Original Contribution
Pigtail catheters vs large-bore chest tubes for management of secondary spontaneous pneumothoraces in adults

https://doi.org/10.1016/j.ajem.2006.04.006Get rights and content

Abstract

It is still uncertain if large-bore chest tubes (20F-28F) is superior to pigtail catheter (10F-14F) in terms of the management of secondary spontaneous pneumothoraces (SSP).This study was designed to compare the efficacy and safety associated with placement of large-bore chest tubes vs pigtail catheters in adults experiencing the first episode of SSP. We conducted a retrospective chart review of 91 patients experiencing the first episode of SSP in a university hospital over a 3.5-year period who received treatment by either a large-bore chest tube or a pigtail catheter. Any patient who was younger than 18 years or experiencing mechanical ventilation–related barotraumas or pyopneumothorax was excluded from this study. Various parameters including demographical characteristics, size of pneumothorax, complications, time of pigtail or chest tube extubation, and length of hospital stay were collected and analyzed.

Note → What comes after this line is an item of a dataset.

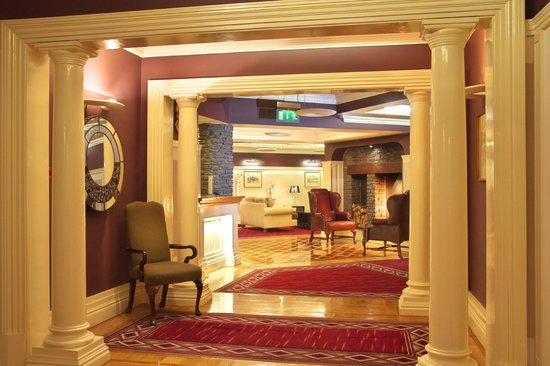 Castle Hotel and Leisure Centre: Hotel Lobby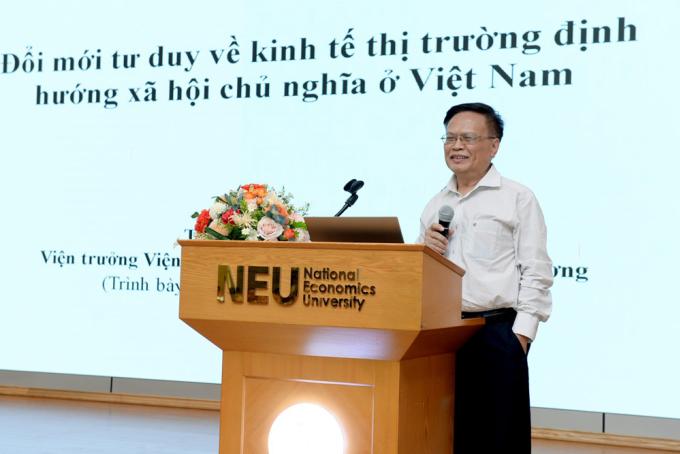 Ông Nguyễn Đình Cung, nguyên Viện trưởng Viện quản lý kinh tế trung ương (CIEM) phát biểu. Ảnh: Đại học kinh tế quốc dân.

Among the enrolled 91 patients, including 76 (83.5%) men with a mean age of 60 ± 19 years, 69 were initially treated with a pigtail, and 22 patients received conventional chest tubes. Fifty patients (72.5%) undergoing the pigtail drainage and 16 (72.7%) undergoing large-bore chest tube treatment of SSP were successfully treated (P = .88). In addition, there was no significant difference in terms of length of hospital stay, extubation time, recurrence rate, and complication. Pigtail catheters offer a safe and effective alternative for large-bore chest tubes to adult patients experiencing the first episode of SSP, and we strongly suggested that pigtail tube drainage should be considered as the initial treatment of choice.

Introduction

Secondary spontaneous pneumothoraces (SSP) occur in patients with underlying lung disease such as emphysema, pulmonary tuberculosis, malignant growth, pneumonia, pulmonary fibrosis, and others, in which chronic obstructive pulmonary disease (COPD) accounts for the highest incidence [1]. Several options are available for the treatment of SSP. These include observation, oxygen supplementation, simple aspiration, tube thoracostomy, video-assisted thoracoscopy surgery, and thoracotomy [2], [3], [4]. However, management for SSP remains to be a tough problem because of the lack of widely accepted management guidelines. Guidelines published by the British Thoracic Society recommended observation alone or simple aspiration for treating minimal or asymptomatic SSP and intercostal tube drainage for large pneumothoraces initially [5]. However, Baumann [6] suggested that simple aspiration is probably inappropriate for most SSP episodes because of the greater need for recurrence prevention and the potential for ongoing air leaks. In the aspect of chest tube size selection, there is no evidence to prove that the efficacies of large-bore chest tubes (20F-28F) are any better than that of small-bore pigtail catheter (10F-14F) in the management of pneumothoraces. Besides, traditional large-bore chest tubes may cause more inadvertent damage to the chest wall and the underlying organs than the smaller-bore pigtail catheters. Although many studies have confirmed that small-caliber chest tubes are just as effective as large ones, these studies, however, were primarily targeted on primary spontaneous pneumothoraces [7], [8], [9], [10], [11].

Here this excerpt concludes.